Kickstarter has come up with a new tool designed to help creators work out their budget more effectively, and also enable them to be more transparent with those who back their ideas.
With some projects collapsing due to a lack of financial planning, the tool, called Project Budget, can provide valuable assistance to creators in the important early stages of their work.
“Project Budget is essentially a budgeting spreadsheet that’s available from the Funding tab in the project editor,” Kickstarter’s Meg Helm said in a post announcing the new feature. “Creators can use it to map out the cost of their entire project, from prototyping and R&D to packaging and shipping.”
While some creators already lay out in great detail exactly how they intend to execute a project, the new tool aims to encourage creators who might not ordinarily offer such information to do so.
Project Budget has some similarities to the Funding Calculator that Kickstarter launched in August, but the company describes the latest tool as “much more robust.”
And unlike the Funding Calculator, Project Budget’s custom graph showing estimated costs can be easily shared with potential patrons, which could be what it takes to turn someone from being merely interested in a project into a vital, cash-giving backer.
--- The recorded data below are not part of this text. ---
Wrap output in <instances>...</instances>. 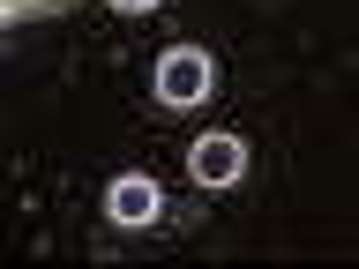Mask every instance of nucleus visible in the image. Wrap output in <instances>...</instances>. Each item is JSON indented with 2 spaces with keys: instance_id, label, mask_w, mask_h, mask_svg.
Masks as SVG:
<instances>
[{
  "instance_id": "2",
  "label": "nucleus",
  "mask_w": 359,
  "mask_h": 269,
  "mask_svg": "<svg viewBox=\"0 0 359 269\" xmlns=\"http://www.w3.org/2000/svg\"><path fill=\"white\" fill-rule=\"evenodd\" d=\"M187 179H202V187H240L247 179V142L240 134H202L195 150H187Z\"/></svg>"
},
{
  "instance_id": "1",
  "label": "nucleus",
  "mask_w": 359,
  "mask_h": 269,
  "mask_svg": "<svg viewBox=\"0 0 359 269\" xmlns=\"http://www.w3.org/2000/svg\"><path fill=\"white\" fill-rule=\"evenodd\" d=\"M157 97L165 105H202L210 97V53L202 45H165L157 53Z\"/></svg>"
},
{
  "instance_id": "4",
  "label": "nucleus",
  "mask_w": 359,
  "mask_h": 269,
  "mask_svg": "<svg viewBox=\"0 0 359 269\" xmlns=\"http://www.w3.org/2000/svg\"><path fill=\"white\" fill-rule=\"evenodd\" d=\"M112 8H120V15H150L157 0H112Z\"/></svg>"
},
{
  "instance_id": "3",
  "label": "nucleus",
  "mask_w": 359,
  "mask_h": 269,
  "mask_svg": "<svg viewBox=\"0 0 359 269\" xmlns=\"http://www.w3.org/2000/svg\"><path fill=\"white\" fill-rule=\"evenodd\" d=\"M157 209H165V195H157V179H142V172H120L105 187V217L112 224H157Z\"/></svg>"
}]
</instances>
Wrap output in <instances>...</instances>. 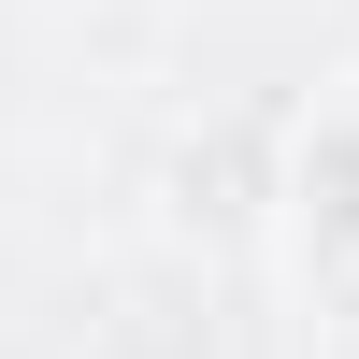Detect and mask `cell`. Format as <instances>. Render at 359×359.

Helm said the new tool will help to remind creators “of important expenses they may not have considered, such as the cost of paying themselves and team members.”
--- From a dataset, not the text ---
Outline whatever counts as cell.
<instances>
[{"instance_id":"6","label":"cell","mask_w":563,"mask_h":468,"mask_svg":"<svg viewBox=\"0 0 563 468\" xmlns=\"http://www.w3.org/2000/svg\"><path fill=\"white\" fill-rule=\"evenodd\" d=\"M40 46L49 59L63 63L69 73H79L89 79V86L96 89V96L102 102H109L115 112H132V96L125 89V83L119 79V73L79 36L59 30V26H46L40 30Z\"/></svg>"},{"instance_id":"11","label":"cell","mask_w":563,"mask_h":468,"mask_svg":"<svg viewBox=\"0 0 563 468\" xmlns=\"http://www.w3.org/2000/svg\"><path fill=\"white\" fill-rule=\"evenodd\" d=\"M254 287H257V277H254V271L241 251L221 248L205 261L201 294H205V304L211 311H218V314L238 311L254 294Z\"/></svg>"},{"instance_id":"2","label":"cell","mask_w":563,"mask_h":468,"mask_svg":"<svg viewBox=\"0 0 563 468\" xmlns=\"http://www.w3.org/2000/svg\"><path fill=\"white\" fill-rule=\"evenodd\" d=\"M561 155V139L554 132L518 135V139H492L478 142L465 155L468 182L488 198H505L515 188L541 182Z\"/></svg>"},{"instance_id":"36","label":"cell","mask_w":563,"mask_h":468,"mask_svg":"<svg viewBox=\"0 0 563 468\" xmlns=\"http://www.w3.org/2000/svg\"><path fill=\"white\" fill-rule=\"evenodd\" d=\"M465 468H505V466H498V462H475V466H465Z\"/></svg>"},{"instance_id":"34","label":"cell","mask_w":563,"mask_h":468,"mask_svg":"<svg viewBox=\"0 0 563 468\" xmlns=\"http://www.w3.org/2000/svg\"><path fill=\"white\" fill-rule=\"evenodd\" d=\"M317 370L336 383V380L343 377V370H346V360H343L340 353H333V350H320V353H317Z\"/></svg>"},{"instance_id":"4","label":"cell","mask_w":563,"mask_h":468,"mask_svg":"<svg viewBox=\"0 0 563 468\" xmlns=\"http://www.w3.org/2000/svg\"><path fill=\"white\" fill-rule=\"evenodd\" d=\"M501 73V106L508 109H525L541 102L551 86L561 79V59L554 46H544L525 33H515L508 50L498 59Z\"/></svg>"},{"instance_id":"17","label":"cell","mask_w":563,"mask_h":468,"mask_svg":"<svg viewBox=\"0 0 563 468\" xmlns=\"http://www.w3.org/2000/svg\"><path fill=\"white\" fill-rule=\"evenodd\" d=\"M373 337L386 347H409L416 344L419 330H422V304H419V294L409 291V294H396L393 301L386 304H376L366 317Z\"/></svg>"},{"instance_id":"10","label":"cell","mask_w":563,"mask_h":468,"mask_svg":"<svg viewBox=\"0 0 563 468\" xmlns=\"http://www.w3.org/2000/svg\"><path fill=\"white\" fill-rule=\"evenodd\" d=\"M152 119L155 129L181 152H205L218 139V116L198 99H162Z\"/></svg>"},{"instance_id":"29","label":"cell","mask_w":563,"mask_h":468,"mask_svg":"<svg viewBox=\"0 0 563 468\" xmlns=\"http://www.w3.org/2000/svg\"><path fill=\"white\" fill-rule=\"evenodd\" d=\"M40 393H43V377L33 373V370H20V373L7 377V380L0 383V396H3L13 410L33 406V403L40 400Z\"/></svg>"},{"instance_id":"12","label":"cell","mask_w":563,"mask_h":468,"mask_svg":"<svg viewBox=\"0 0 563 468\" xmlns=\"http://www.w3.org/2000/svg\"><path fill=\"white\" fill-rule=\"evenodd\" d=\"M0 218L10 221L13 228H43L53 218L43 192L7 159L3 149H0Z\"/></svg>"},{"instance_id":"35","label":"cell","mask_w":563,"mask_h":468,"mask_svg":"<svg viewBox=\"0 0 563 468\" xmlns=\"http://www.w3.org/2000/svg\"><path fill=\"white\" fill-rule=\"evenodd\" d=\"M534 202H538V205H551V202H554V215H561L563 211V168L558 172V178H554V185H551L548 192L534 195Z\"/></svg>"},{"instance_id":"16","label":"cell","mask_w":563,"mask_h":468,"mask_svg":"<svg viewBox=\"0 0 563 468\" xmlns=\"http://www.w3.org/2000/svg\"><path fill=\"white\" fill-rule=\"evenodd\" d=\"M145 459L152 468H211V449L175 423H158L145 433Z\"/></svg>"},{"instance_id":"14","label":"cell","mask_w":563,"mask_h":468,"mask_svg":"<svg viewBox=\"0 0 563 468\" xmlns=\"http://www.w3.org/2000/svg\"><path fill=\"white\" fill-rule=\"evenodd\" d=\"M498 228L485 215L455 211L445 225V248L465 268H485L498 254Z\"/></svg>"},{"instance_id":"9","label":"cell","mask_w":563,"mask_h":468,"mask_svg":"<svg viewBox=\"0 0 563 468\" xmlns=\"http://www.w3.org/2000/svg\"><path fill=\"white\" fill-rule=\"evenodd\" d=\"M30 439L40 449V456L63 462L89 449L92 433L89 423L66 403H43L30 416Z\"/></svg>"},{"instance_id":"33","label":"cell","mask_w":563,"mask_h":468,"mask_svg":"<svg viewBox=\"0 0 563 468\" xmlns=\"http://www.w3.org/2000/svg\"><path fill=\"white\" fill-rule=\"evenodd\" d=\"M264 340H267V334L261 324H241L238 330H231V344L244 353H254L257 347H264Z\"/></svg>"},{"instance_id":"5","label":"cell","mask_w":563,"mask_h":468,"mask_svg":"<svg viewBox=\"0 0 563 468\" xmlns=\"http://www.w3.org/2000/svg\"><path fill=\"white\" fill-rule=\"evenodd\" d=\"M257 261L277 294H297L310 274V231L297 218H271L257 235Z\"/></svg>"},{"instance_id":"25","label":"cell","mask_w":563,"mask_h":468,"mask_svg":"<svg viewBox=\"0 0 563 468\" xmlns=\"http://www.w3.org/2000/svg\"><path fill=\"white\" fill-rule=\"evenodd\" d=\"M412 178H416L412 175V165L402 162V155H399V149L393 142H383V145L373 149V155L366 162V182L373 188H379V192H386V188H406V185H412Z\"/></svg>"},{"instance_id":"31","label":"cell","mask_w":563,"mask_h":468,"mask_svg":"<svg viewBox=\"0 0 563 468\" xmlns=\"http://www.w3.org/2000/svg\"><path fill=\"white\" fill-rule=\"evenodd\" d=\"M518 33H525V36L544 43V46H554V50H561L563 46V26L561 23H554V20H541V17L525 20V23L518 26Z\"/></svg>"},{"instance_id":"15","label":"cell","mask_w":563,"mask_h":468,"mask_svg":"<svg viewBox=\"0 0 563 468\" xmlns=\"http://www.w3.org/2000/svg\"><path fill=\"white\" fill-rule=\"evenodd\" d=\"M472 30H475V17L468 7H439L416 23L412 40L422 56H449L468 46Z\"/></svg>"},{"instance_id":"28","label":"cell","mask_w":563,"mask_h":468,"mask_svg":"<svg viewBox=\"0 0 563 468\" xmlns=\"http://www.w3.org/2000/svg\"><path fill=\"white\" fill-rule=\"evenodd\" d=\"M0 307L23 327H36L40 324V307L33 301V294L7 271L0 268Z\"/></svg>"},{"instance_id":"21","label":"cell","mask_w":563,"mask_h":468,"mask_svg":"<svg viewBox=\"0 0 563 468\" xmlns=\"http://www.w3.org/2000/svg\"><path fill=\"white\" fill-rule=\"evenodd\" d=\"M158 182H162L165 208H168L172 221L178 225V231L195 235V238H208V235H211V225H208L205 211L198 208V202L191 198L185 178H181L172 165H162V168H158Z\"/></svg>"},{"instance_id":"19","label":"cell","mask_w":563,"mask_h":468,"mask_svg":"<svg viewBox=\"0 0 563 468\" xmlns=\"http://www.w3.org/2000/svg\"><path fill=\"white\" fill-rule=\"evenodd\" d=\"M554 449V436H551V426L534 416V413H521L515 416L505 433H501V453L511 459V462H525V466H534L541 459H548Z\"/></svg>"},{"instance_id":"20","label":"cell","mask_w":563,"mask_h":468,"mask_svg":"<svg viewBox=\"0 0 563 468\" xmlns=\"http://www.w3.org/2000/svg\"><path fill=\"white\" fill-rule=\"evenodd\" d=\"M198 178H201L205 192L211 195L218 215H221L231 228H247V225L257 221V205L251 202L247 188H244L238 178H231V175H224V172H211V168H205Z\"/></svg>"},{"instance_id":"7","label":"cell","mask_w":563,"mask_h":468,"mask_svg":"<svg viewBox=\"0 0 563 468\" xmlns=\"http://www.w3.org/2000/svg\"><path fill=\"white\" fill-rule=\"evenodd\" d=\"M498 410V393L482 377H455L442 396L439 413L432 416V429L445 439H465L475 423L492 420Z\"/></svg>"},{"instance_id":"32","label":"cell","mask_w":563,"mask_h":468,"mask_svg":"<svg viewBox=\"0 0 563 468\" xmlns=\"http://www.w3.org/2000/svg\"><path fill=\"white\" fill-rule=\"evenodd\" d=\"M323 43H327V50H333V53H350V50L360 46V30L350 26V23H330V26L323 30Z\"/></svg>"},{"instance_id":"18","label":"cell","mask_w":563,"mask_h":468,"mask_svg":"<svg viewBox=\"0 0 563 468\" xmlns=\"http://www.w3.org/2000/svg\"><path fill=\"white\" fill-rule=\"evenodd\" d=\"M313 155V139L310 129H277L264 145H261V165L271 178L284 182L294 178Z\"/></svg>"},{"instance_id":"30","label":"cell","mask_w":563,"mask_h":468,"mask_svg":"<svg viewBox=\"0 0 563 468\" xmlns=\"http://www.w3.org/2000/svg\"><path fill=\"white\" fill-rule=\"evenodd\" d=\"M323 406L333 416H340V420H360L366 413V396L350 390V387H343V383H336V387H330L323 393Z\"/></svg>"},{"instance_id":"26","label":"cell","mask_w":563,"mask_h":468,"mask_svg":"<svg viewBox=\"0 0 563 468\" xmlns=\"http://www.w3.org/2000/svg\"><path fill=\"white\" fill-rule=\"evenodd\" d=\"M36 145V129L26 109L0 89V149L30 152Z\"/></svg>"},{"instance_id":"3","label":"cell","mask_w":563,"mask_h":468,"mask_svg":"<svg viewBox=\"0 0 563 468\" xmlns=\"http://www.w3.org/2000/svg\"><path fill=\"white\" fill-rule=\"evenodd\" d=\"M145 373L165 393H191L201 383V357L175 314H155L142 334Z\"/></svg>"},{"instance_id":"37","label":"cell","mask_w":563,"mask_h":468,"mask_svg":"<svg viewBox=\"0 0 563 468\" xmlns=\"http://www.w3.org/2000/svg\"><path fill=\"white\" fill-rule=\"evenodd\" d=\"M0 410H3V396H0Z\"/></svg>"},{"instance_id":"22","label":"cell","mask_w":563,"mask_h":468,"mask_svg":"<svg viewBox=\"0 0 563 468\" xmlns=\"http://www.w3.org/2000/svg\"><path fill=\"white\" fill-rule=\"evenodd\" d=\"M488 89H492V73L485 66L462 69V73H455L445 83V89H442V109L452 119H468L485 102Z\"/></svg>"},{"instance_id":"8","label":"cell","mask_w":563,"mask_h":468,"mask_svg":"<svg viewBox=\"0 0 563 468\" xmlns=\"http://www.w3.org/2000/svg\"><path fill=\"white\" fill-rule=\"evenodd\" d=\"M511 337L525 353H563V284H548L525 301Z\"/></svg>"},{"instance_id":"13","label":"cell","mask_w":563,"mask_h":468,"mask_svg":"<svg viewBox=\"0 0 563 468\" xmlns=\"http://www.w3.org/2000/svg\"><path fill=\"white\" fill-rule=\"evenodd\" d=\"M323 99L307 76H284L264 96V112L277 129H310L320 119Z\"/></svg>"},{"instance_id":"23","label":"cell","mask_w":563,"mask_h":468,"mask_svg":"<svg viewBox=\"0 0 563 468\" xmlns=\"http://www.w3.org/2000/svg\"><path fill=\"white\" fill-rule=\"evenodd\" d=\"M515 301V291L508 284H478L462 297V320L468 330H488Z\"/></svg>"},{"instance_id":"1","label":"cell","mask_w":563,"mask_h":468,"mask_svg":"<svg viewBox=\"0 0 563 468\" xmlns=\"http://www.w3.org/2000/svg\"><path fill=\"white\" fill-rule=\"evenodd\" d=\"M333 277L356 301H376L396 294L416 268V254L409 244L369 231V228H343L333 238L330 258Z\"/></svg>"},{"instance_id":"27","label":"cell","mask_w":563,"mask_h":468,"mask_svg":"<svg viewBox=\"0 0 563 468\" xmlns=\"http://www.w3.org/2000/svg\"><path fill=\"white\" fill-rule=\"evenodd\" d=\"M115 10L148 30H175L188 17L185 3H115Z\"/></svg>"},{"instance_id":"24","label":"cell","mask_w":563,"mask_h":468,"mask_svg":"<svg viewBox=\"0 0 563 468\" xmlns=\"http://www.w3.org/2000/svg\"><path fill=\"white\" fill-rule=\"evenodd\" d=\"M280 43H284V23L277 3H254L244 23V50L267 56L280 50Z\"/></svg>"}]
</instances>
She added: “We hope that this feature will give backers a sense of where their pledges are going, and how much it actually costs to bring an idea to life.”
The new feature will be available first for projects in the Design and Technology categories, with additional sections added in the near future.
The Cost To Create
Project Budget is part of a suite of Kickstarter tools and content called The Cost To Create, which focuses on the funding needed to turn an idea into something real.
The company said it’s also looking to build a tool that allows creators to share with backers how they’re spending their funds during the “making” phase of their campaign, which, depending on how a particular project proceeds, may be different from the creator’s initial forecasts during the planning stages.
As a backer, there’s always an element of risk when you cough up cash for a crowdfunding project, but hopefully Kickstarter’s new tool can help a campaign meet its goals as outlined in the original pitch.